Records drawn from a dataset:
--- START ---

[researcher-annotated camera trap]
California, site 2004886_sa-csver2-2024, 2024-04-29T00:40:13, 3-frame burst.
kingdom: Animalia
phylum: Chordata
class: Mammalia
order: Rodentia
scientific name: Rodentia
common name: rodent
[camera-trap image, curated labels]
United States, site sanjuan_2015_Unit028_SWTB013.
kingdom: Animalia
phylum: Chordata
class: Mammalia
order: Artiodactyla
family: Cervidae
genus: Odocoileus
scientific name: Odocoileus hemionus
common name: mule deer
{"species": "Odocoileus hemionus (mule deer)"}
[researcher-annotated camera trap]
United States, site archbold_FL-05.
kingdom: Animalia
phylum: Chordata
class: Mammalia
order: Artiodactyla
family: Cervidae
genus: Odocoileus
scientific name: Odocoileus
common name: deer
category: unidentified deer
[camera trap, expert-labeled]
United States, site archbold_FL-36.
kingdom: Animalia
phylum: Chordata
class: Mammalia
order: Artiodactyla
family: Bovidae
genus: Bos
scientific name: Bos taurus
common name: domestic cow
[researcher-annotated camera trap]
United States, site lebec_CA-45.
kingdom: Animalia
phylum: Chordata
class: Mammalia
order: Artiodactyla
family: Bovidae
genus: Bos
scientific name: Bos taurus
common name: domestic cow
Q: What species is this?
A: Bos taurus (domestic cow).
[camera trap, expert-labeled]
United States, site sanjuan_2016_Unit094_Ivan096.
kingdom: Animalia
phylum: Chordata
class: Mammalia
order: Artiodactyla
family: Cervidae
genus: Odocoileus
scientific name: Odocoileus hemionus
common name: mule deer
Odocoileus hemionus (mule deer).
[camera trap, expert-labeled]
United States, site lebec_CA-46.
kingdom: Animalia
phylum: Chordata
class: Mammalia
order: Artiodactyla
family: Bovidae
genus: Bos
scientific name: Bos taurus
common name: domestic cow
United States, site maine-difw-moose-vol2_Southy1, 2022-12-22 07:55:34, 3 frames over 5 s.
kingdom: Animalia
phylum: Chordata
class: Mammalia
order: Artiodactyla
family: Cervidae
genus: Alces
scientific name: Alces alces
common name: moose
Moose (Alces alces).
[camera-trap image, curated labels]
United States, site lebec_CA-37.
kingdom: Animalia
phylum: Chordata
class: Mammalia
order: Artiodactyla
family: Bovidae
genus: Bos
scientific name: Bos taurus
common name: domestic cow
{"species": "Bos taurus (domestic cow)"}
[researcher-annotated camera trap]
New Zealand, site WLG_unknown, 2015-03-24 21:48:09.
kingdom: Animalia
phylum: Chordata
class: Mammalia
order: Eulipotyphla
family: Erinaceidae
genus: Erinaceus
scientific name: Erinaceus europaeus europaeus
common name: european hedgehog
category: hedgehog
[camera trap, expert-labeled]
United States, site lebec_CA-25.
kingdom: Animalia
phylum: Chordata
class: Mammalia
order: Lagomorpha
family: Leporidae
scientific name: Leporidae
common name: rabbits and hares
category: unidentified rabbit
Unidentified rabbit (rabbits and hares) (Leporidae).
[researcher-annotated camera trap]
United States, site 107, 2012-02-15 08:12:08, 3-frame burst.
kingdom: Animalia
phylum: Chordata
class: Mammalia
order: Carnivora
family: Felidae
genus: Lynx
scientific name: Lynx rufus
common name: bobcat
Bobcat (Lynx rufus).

--- END ---

### Problem details
An exact transcription of all the records is required.

### Exercise solution
[researcher-annotated camera trap]
California, site 2004886_sa-csver2-2024, 2024-04-29T00:40:13, 3-frame burst.
kingdom: Animalia
phylum: Chordata
class: Mammalia
order: Rodentia
scientific name: Rodentia
common name: rodent
[camera-trap image, curated labels]
United States, site sanjuan_2015_Unit028_SWTB013.
kingdom: Animalia
phylum: Chordata
class: Mammalia
order: Artiodactyla
family: Cervidae
genus: Odocoileus
scientific name: Odocoileus hemionus
common name: mule deer
{"species": "Odocoileus hemionus (mule deer)"}
[researcher-annotated camera trap]
United States, site archbold_FL-05.
kingdom: Animalia
phylum: Chordata
class: Mammalia
order: Artiodactyla
family: Cervidae
genus: Odocoileus
scientific name: Odocoileus
common name: deer
category: unidentified deer
[camera trap, expert-labeled]
United States, site archbold_FL-36.
kingdom: Animalia
phylum: Chordata
class: Mammalia
order: Artiodactyla
family: Bovidae
genus: Bos
scientific name: Bos taurus
common name: domestic cow
[researcher-annotated camera trap]
United States, site lebec_CA-45.
kingdom: Animalia
phylum: Chordata
class: Mammalia
order: Artiodactyla
family: Bovidae
genus: Bos
scientific name: Bos taurus
common name: domestic cow
Q: What species is this?
A: Bos taurus (domestic cow).
[camera trap, expert-labeled]
United States, site sanjuan_2016_Unit094_Ivan096.
kingdom: Animalia
phylum: Chordata
class: Mammalia
order: Artiodactyla
family: Cervidae
genus: Odocoileus
scientific name: Odocoileus hemionus
common name: mule deer
Odocoileus hemionus (mule deer).
[camera trap, expert-labeled]
United States, site lebec_CA-46.
kingdom: Animalia
phylum: Chordata
class: Mammalia
order: Artiodactyla
family: Bovidae
genus: Bos
scientific name: Bos taurus
common name: domestic cow
United States, site maine-difw-moose-vol2_Southy1, 2022-12-22 07:55:34, 3 frames over 5 s.
kingdom: Animalia
phylum: Chordata
class: Mammalia
order: Artiodactyla
family: Cervidae
genus: Alces
scientific name: Alces alces
common name: moose
Moose (Alces alces).
[camera-trap image, curated labels]
United States, site lebec_CA-37.
kingdom: Animalia
phylum: Chordata
class: Mammalia
order: Artiodactyla
family: Bovidae
genus: Bos
scientific name: Bos taurus
common name: domestic cow
{"species": "Bos taurus (domestic cow)"}
[researcher-annotated camera trap]
New Zealand, site WLG_unknown, 2015-03-24 21:48:09.
kingdom: Animalia
phylum: Chordata
class: Mammalia
order: Eulipotyphla
family: Erinaceidae
genus: Erinaceus
scientific name: Erinaceus europaeus europaeus
common name: european hedgehog
category: hedgehog
[camera trap, expert-labeled]
United States, site lebec_CA-25.
kingdom: Animalia
phylum: Chordata
class: Mammalia
order: Lagomorpha
family: Leporidae
scientific name: Leporidae
common name: rabbits and hares
category: unidentified rabbit
Unidentified rabbit (rabbits and hares) (Leporidae).
[researcher-annotated camera trap]
United States, site 107, 2012-02-15 08:12:08, 3-frame burst.
kingdom: Animalia
phylum: Chordata
class: Mammalia
order: Carnivora
family: Felidae
genus: Lynx
scientific name: Lynx rufus
common name: bobcat
Bobcat (Lynx rufus).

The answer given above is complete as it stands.